_THE PROBLEM_
Repeat the listing below in full, exactly as it stands.

___ MATERIAL TO PROCESS

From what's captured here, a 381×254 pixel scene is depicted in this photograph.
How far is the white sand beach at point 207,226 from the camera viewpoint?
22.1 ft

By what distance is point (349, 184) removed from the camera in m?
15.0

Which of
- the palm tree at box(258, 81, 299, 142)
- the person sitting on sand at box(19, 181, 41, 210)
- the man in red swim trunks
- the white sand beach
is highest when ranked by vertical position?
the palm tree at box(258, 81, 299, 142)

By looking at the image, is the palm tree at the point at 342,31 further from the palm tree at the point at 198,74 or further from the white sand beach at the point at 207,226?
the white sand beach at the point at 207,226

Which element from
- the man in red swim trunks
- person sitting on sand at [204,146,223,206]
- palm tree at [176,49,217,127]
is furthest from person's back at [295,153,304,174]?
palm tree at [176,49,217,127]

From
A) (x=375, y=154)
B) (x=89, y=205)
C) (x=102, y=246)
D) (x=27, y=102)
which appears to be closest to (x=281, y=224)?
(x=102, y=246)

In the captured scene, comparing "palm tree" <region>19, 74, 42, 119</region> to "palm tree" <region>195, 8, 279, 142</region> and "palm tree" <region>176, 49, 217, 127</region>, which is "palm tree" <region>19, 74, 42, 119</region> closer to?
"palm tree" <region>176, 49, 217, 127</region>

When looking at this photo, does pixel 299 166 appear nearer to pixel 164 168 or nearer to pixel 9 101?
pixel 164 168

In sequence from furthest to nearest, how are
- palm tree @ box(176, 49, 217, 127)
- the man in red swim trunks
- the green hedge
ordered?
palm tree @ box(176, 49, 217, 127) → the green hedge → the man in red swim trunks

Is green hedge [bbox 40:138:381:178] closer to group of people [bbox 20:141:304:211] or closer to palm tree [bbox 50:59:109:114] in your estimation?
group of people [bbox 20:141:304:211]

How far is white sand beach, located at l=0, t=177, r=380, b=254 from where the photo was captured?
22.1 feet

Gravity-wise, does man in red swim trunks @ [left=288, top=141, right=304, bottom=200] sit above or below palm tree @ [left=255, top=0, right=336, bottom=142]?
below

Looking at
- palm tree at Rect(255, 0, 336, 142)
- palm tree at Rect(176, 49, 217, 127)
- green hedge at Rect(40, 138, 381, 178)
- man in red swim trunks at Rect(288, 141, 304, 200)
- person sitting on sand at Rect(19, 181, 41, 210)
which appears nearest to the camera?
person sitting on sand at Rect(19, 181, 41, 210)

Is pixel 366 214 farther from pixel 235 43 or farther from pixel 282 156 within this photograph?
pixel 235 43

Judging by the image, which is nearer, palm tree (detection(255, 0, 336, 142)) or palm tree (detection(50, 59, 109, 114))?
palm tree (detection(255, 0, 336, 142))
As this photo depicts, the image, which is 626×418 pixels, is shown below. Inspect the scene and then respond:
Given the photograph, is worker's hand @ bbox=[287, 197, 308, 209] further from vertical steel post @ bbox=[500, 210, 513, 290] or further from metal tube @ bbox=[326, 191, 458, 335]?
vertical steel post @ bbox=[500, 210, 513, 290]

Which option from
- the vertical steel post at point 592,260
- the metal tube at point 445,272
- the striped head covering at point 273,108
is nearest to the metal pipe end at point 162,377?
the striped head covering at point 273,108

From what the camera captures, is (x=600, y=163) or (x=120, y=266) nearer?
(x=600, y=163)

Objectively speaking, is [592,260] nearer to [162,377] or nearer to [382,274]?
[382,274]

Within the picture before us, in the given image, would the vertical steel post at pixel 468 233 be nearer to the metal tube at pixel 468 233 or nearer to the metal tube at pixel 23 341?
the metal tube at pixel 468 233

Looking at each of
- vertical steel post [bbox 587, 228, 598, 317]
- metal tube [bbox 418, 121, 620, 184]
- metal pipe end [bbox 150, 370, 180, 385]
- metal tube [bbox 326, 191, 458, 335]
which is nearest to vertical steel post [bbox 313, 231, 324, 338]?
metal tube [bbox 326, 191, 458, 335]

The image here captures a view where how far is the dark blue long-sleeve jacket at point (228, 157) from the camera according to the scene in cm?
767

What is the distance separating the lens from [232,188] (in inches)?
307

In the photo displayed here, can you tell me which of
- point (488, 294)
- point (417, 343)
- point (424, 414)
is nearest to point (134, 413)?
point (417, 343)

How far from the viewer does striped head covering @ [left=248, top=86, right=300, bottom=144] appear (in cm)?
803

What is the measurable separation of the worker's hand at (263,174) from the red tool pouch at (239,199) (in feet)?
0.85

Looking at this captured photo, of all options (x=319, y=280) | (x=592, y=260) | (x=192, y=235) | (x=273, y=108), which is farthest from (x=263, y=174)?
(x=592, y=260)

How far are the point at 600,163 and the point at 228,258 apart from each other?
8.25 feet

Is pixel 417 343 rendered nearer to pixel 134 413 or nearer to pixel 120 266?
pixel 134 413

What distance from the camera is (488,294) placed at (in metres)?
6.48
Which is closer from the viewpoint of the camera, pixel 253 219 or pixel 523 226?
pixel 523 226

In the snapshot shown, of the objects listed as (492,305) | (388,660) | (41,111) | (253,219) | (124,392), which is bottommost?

______

_PROBLEM SOLUTION_
From what's captured here, a 381×254 pixel scene is depicted in this photograph.
How far is the white sand beach at point 207,226 from the camera viewpoint?
22.1 ft

By what distance is point (349, 184) removed from the camera in m?
15.0

Which of
- the palm tree at box(258, 81, 299, 142)
- the person sitting on sand at box(19, 181, 41, 210)
- the man in red swim trunks
- the white sand beach
is highest when ranked by vertical position?
the palm tree at box(258, 81, 299, 142)

By looking at the image, is the palm tree at the point at 342,31 further from the palm tree at the point at 198,74 or further from the white sand beach at the point at 207,226?
the white sand beach at the point at 207,226

Which element from
- the man in red swim trunks
- person sitting on sand at [204,146,223,206]
- palm tree at [176,49,217,127]
is furthest from person's back at [295,153,304,174]?
palm tree at [176,49,217,127]

From
A) (x=375, y=154)
B) (x=89, y=205)
C) (x=102, y=246)
D) (x=27, y=102)
which appears to be closest to (x=281, y=224)?
(x=102, y=246)

In the captured scene, comparing "palm tree" <region>19, 74, 42, 119</region> to "palm tree" <region>195, 8, 279, 142</region> and "palm tree" <region>176, 49, 217, 127</region>, which is "palm tree" <region>19, 74, 42, 119</region> closer to?
"palm tree" <region>176, 49, 217, 127</region>

When looking at this photo, does pixel 299 166 appear nearer to pixel 164 168 or nearer to pixel 9 101?
pixel 164 168

In sequence from furthest to nearest, how are
- palm tree @ box(176, 49, 217, 127)
- the man in red swim trunks
- the green hedge
ordered?
palm tree @ box(176, 49, 217, 127) → the green hedge → the man in red swim trunks

Is green hedge [bbox 40:138:381:178] closer to group of people [bbox 20:141:304:211] or closer to palm tree [bbox 50:59:109:114] in your estimation?
group of people [bbox 20:141:304:211]

How far is white sand beach, located at l=0, t=177, r=380, b=254 from where the photo was captured?
22.1 feet

Gravity-wise, does man in red swim trunks @ [left=288, top=141, right=304, bottom=200] sit above or below palm tree @ [left=255, top=0, right=336, bottom=142]?
below

Looking at
- palm tree at Rect(255, 0, 336, 142)
- palm tree at Rect(176, 49, 217, 127)
- green hedge at Rect(40, 138, 381, 178)
- man in red swim trunks at Rect(288, 141, 304, 200)
- person sitting on sand at Rect(19, 181, 41, 210)
which appears nearest to the camera?
person sitting on sand at Rect(19, 181, 41, 210)

Is pixel 366 214 farther from pixel 235 43 or farther from pixel 282 156 within this photograph?
pixel 235 43

Judging by the image, which is nearer, palm tree (detection(255, 0, 336, 142)) or palm tree (detection(50, 59, 109, 114))?
palm tree (detection(255, 0, 336, 142))
As this photo depicts, the image, which is 626×418 pixels, is shown below. Inspect the scene and then respond:
Given the photograph, is worker's hand @ bbox=[287, 197, 308, 209] further from vertical steel post @ bbox=[500, 210, 513, 290] or further from metal tube @ bbox=[326, 191, 458, 335]?
vertical steel post @ bbox=[500, 210, 513, 290]

Which option from
- the vertical steel post at point 592,260
- the metal tube at point 445,272
- the striped head covering at point 273,108
is nearest to the metal pipe end at point 162,377?
the striped head covering at point 273,108

From what the camera captures, is (x=600, y=163) or (x=120, y=266) nearer?
(x=600, y=163)

Objectively speaking, is [592,260] nearer to [162,377] or nearer to [382,274]?
[382,274]

Within the picture before us, in the given image, would the vertical steel post at pixel 468 233 be nearer to the metal tube at pixel 468 233 or nearer to the metal tube at pixel 23 341?
the metal tube at pixel 468 233

Looking at each of
- vertical steel post [bbox 587, 228, 598, 317]
- metal tube [bbox 418, 121, 620, 184]
- metal pipe end [bbox 150, 370, 180, 385]
- metal tube [bbox 326, 191, 458, 335]
which is nearest to vertical steel post [bbox 313, 231, 324, 338]?
metal tube [bbox 326, 191, 458, 335]

The image here captures a view where how far is the dark blue long-sleeve jacket at point (228, 157) from the camera according to the scene in cm?
767

What is the distance separating the lens from [232,188] (in inches)?
307

In the photo displayed here, can you tell me which of
- point (488, 294)
- point (417, 343)
- point (424, 414)
is nearest to point (134, 413)?
point (417, 343)

How far from the viewer does striped head covering @ [left=248, top=86, right=300, bottom=144] appear (in cm)?
803

What is the measurable separation of the worker's hand at (263,174) from the red tool pouch at (239,199) (in feet)?
0.85

Looking at this captured photo, of all options (x=319, y=280) | (x=592, y=260) | (x=192, y=235) | (x=273, y=108), which is farthest from (x=263, y=174)?
(x=592, y=260)

How far are the point at 600,163 and the point at 228,258 apart from each other?
8.25 feet

Is pixel 417 343 rendered nearer to pixel 134 413 or nearer to pixel 120 266?
pixel 134 413

What distance from the camera is (488,294) placed at (in metres)?
6.48
Which is closer from the viewpoint of the camera, pixel 253 219 or pixel 523 226?
pixel 523 226

In the snapshot shown, of the objects listed as (492,305) | (388,660) | (41,111) | (253,219) | (124,392), which is bottommost?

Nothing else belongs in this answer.